Melalui anak Ki Ageng Pemanahan, Panembahan Senopati berhasil mendirikan Kerajaan Mataram Islam di hutan Metoak, sekarang lebih dikenal Kota Gede. Disinilah ayah anak itu merintis berdirinya kerajaan Mataram yang bercorak Islam.
Kota Gede tidak bertahan lama sebagai pusat kerajaan Islam Mataram. Pusat ibu kota kerajaan Mataram Islam itu harus berpindah-pindah beberapa kali. Alasan utamanya karena pertimbangan politik dan keamanan. Kerajaan Mataram Islam tercatat mengalami perpindahan ibu kota sebanyak 4 kali.
Dalam sejarah politik kerajaan di Nusantara, pemindahan ibu kota pemerintahan biasa terjadi. Mataram kuno juga pernah memindahkan pusat pemerintahannya. Demikian halnya dengan Majapahit yang pernah memindahkan Ibu Kota Kerjaan. Yang awalnya di Tarik, Sidoarjo berpindah ke Trowulan, Mojokerto.
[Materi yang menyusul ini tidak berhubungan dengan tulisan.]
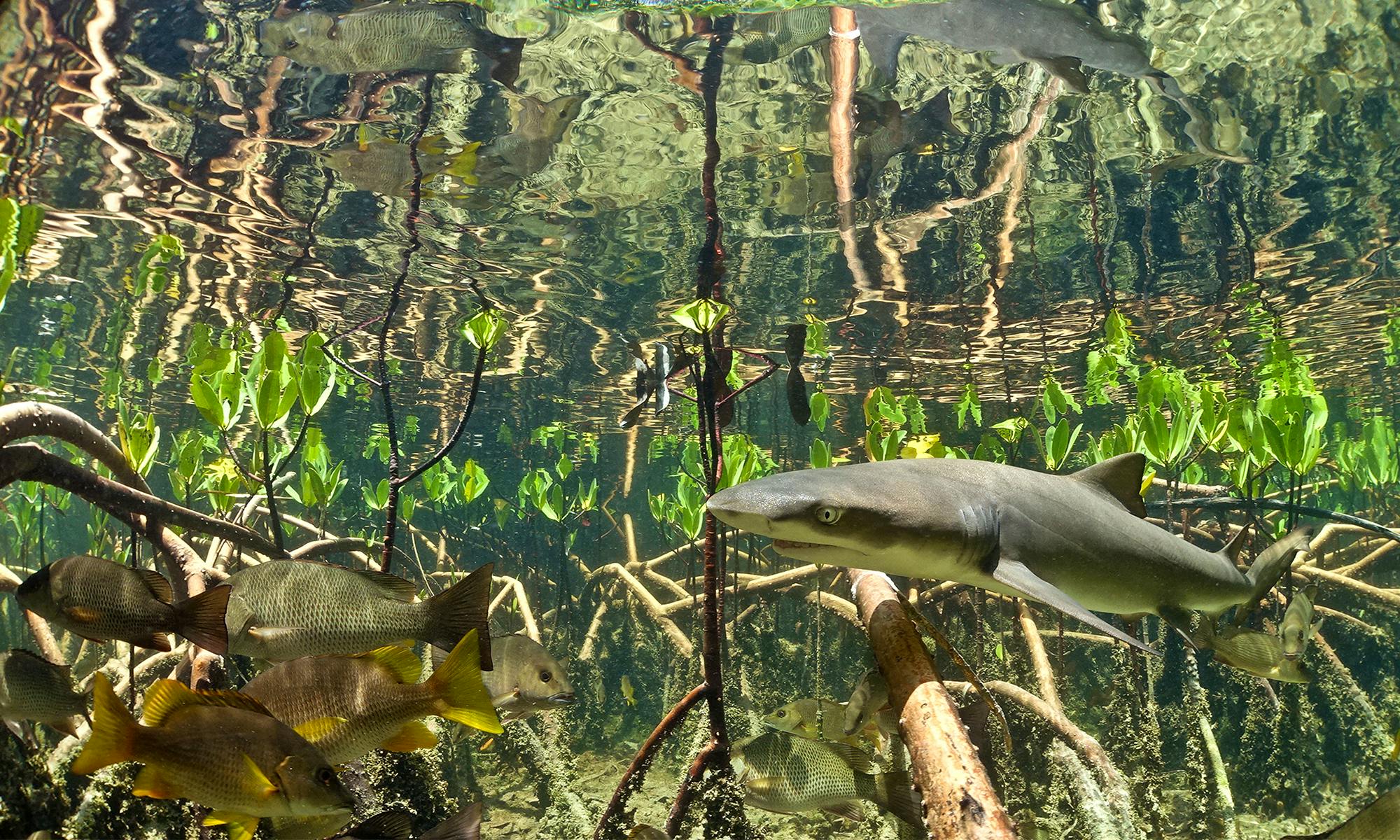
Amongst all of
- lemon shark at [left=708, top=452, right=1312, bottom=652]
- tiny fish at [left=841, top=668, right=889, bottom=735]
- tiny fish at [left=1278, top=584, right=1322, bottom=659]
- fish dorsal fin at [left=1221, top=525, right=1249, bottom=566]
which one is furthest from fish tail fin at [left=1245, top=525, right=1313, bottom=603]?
tiny fish at [left=841, top=668, right=889, bottom=735]

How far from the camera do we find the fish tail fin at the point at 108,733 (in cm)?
177

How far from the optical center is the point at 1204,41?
A: 22.1ft

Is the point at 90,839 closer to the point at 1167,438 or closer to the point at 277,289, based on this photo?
the point at 1167,438

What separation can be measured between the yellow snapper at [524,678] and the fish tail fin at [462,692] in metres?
2.36

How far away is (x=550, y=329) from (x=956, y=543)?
14817 mm

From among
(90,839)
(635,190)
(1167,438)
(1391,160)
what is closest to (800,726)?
(90,839)

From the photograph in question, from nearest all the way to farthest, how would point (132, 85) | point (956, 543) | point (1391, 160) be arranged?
point (956, 543) → point (132, 85) → point (1391, 160)

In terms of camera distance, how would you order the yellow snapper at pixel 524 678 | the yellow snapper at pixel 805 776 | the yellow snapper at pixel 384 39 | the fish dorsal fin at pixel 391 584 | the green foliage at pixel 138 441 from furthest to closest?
1. the yellow snapper at pixel 384 39
2. the green foliage at pixel 138 441
3. the yellow snapper at pixel 524 678
4. the yellow snapper at pixel 805 776
5. the fish dorsal fin at pixel 391 584

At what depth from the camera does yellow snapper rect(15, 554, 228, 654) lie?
234 centimetres

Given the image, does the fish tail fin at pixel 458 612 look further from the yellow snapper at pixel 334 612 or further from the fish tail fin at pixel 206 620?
the fish tail fin at pixel 206 620

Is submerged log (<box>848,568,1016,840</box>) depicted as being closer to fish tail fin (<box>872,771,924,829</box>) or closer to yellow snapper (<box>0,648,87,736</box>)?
fish tail fin (<box>872,771,924,829</box>)

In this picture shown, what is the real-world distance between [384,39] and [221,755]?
22.0 feet

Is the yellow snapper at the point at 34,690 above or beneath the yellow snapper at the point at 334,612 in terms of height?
beneath

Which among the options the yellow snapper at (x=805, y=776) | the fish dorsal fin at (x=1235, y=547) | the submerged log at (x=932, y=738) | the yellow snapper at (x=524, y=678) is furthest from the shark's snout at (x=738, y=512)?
the yellow snapper at (x=524, y=678)
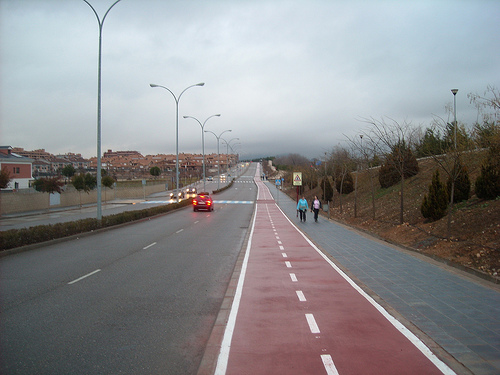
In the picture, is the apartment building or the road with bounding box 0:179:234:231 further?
the apartment building

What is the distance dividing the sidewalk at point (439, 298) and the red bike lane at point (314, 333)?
379 mm

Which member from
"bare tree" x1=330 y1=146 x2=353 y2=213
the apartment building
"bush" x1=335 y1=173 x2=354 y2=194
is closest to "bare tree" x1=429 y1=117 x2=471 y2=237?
"bare tree" x1=330 y1=146 x2=353 y2=213

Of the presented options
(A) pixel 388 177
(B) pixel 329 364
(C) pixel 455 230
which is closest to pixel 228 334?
(B) pixel 329 364

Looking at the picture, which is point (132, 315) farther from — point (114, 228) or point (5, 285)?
point (114, 228)

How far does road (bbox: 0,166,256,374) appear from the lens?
4797mm

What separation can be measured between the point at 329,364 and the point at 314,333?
1.02 metres

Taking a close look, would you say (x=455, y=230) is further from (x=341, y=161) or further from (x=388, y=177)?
(x=341, y=161)

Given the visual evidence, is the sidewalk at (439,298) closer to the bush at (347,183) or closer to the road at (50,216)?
the road at (50,216)

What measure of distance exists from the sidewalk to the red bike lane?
379mm

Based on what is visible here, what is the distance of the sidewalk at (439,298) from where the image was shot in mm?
5104

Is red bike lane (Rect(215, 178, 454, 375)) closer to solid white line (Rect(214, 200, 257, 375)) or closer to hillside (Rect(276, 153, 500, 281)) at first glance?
solid white line (Rect(214, 200, 257, 375))

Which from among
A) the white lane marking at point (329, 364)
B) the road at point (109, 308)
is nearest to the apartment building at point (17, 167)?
the road at point (109, 308)

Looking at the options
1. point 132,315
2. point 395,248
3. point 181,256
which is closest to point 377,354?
point 132,315

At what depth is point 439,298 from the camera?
24.1ft
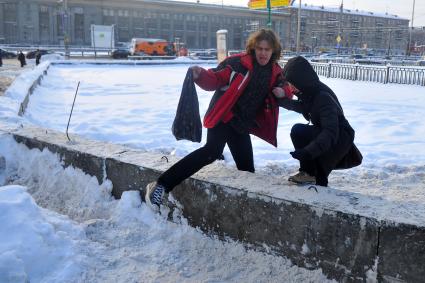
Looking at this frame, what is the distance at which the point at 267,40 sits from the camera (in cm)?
329

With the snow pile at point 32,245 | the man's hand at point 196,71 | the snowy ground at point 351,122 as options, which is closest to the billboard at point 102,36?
the snowy ground at point 351,122

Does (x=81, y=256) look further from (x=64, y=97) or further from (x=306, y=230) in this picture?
(x=64, y=97)

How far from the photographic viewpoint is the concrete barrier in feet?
8.02

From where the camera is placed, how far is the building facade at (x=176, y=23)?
6975 cm

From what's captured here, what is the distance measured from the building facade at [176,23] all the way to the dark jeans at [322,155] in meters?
65.7

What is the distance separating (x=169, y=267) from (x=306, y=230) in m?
0.95

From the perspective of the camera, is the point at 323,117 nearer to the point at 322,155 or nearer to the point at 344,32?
the point at 322,155

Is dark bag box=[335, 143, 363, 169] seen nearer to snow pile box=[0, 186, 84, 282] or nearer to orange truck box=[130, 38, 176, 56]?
snow pile box=[0, 186, 84, 282]

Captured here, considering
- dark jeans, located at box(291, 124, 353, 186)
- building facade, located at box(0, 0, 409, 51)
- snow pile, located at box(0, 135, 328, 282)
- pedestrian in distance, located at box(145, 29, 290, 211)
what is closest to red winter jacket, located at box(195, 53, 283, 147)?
pedestrian in distance, located at box(145, 29, 290, 211)

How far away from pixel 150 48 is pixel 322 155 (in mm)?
48396

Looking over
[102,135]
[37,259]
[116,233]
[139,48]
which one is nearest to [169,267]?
[116,233]

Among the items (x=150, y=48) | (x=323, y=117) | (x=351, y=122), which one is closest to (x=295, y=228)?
(x=323, y=117)

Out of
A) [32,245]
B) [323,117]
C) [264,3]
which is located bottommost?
[32,245]

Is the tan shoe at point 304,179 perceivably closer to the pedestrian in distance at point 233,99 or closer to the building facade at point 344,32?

Pemindahan pusat kerjaan tersebut terjadi karena pertimbangan aspek keamanan, politik dan bencana alam. Perpindahan Ibu Kota Mataram Kuno dari Kedu ke Porwodadi disebabkan oleh bencana alam, meletusnya gunung Merapi.
Pemindahan ibu kota negara atau kerajaan bukan hal baru. Biasa aja sih. Dalam sejarah tumbuh kembang sebuah negara, ibu kota bisa berpindah dari satu daerah ke daerah lain. Apalagi didasarkan kajian yang matang untuk memindahkan sebuah ibu kota sah-sah saja dilakukan.
Terkait pemindahan ibu kota negara Indonesia dari Jakarta ke tempat yang pandang layak, sesuatu yang bisa diterima dalam sudut pandang kebijakan publik. Alasan paling populer karena beban berat Jakarta sebagai ibu kota negara sekaligus pusat ekonomi.
Bila alasannya untuk pemerataan ekonomi amat sangat tidak tepat. Wilayah ibu kota negara bukan untuk menopang ekonomi sebuah kawasan. Bila alasan pemerataan ekonomi maka pemindahan ibu kota akan menjadi isu abadi. Ibu kota negara dengan pemerataan ekonomi dua bab kajian yang berbeda. Pemerataan ekonomi lebih pada kebijakan pembangunan bukan lokasi sebuah ibu kota negara. Sementara ibu kota lebih pada simbol supermasi kekuasaan dan pemerintahan sebuah negara.
Bila pemindahan ibu kota negara ini bertujuan untuk pemerataan ekonomi, tinggal menuggu saja. Kebijakan ini bisa dipastikan gagal. Padahal untuk pemerataan ekonomi cukup dengan kebijakan pembangunan ekonomi yang adil. Terutama adil dalam distribusi sumber daya ekonomi.
Acapkali saya dibuat bingung dengan pernyataan beberapa menteri terkait pemindahan ibu kota negara. Fokus pembicaraan para menteri itu soal investor dalam membangun ibu kota negara. Hah, investor? Ibu kota negara ini untuk kedudukan pusat pemeritahan atau untuk pusat bisnis? Kenapa pada sibuk cari investor? Kalo mau bangun ibu kota negara ya dari pajak rakyat, kekayaan negara atau hutang bila tak punya duit. Sampai disini saya gagal paham.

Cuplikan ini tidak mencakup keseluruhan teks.